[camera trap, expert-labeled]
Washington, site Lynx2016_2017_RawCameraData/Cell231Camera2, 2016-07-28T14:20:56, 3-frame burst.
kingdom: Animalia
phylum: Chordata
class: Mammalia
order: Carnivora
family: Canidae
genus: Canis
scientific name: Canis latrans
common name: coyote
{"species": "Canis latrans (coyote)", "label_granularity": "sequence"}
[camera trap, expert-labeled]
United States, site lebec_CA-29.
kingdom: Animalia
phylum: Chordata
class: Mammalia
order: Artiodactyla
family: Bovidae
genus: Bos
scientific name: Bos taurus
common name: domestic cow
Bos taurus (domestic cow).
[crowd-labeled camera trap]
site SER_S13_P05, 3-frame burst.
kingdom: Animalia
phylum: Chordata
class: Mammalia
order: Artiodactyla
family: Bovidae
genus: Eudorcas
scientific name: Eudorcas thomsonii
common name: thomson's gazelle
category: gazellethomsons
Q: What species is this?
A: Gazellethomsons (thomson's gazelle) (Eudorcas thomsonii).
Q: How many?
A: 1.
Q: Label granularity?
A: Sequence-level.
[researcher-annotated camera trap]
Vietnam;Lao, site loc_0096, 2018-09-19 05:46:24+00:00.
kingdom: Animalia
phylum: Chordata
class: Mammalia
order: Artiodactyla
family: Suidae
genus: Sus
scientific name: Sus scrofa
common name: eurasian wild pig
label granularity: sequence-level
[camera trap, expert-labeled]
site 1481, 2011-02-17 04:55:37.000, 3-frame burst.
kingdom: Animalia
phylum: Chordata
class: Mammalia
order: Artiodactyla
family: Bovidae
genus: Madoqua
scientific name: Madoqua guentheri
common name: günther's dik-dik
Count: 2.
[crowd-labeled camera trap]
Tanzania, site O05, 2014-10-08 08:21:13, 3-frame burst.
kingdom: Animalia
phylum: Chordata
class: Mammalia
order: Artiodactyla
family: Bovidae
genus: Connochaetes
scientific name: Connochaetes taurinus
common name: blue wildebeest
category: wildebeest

━━━━━━━━━━

▶ [What the task asks] Please set down again, word for word, only the lines from the start of the entries through the line with "scientific name: Madoqua guentheri", both ends included.

▶ [Task response]
[camera trap, expert-labeled]
Washington, site Lynx2016_2017_RawCameraData/Cell231Camera2, 2016-07-28T14:20:56, 3-frame burst.
kingdom: Animalia
phylum: Chordata
class: Mammalia
order: Carnivora
family: Canidae
genus: Canis
scientific name: Canis latrans
common name: coyote
{"species": "Canis latrans (coyote)", "label_granularity": "sequence"}
[camera trap, expert-labeled]
United States, site lebec_CA-29.
kingdom: Animalia
phylum: Chordata
class: Mammalia
order: Artiodactyla
family: Bovidae
genus: Bos
scientific name: Bos taurus
common name: domestic cow
Bos taurus (domestic cow).
[crowd-labeled camera trap]
site SER_S13_P05, 3-frame burst.
kingdom: Animalia
phylum: Chordata
class: Mammalia
order: Artiodactyla
family: Bovidae
genus: Eudorcas
scientific name: Eudorcas thomsonii
common name: thomson's gazelle
category: gazellethomsons
Q: What species is this?
A: Gazellethomsons (thomson's gazelle) (Eudorcas thomsonii).
Q: How many?
A: 1.
Q: Label granularity?
A: Sequence-level.
[researcher-annotated camera trap]
Vietnam;Lao, site loc_0096, 2018-09-19 05:46:24+00:00.
kingdom: Animalia
phylum: Chordata
class: Mammalia
order: Artiodactyla
family: Suidae
genus: Sus
scientific name: Sus scrofa
common name: eurasian wild pig
label granularity: sequence-level
[camera trap, expert-labeled]
site 1481, 2011-02-17 04:55:37.000, 3-frame burst.
kingdom: Animalia
phylum: Chordata
class: Mammalia
order: Artiodactyla
family: Bovidae
genus: Madoqua
scientific name: Madoqua guentheri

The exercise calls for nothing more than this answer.